Brookhaven completes Riviera Drive flood mitigation project in Mastic Beach
Brookhaven finished a $1.9 million Riviera Drive flood project in Mastic Beach, lifting the road by up to 12 inches and adding drains, backflow preventers and wetland retention.

Brookhaven finished a $1.9 million stormwater and flood mitigation project on Riviera Drive in Mastic Beach on June 26, raising the road by an average of 9 inches and by as much as 12 inches in some spots beside the Mastic Beach Marina. The work also added five new drainage structures, retrofitted marina outfalls with back-flow preventers and restored the roadway plus stretches of Elm Road, Lakeview Drive, Orchid Drive, Dogwood Road and Woodland Drive.

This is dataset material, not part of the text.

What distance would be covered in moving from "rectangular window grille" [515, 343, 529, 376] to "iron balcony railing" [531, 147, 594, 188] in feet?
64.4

Town Highway Superintendent Daniel P. Losquadro announced the completion, and Brookhaven said the project included the acquisition of three wetland parcels to create a natural retention area. The town placed the work inside its Highway, Traffic Safety and Ecology portfolio, framing Riviera Drive as a road repair and a drainage fix at the edge of a neighborhood that has spent years dealing with tidal water and storm damage.
The Riviera Drive job sits inside a much larger coastal resilience effort in southern Mastic Beach. In 2018, Brookhaven won a National Coastal Resilience Grant from the National Fish and Wildlife Foundation to develop 30% design plans for restoring coastal saltmarsh and scrub-shrub habitat there. The town says the broader effort covers 147 acres and has been assembled over time through land acquisition and ecological restoration.

That wider plan has also intersected with the state’s Blue Buffers Voluntary Buyout Program, which mailed 144 notices this year to vulnerable Mastic Beach property owners. Town and state officials have described the buyout effort as voluntary and aimed at reducing repeated flood exposure in one of Suffolk County’s most flood-prone hamlets.
Assemblyman Joe DeStefano, who has pushed community meetings on the flooding problem, has said residents have dealt with storm damage for too long and called the Riviera Drive work a smart investment in homes and public safety. Brookhaven Councilwoman Karen Dunne Kesnig, Losquadro and DeStefano were shown on Riviera Drive as the town marked the finish, underscoring how the project was presented as one piece of a long-running response to flooding on Long Island’s South Shore.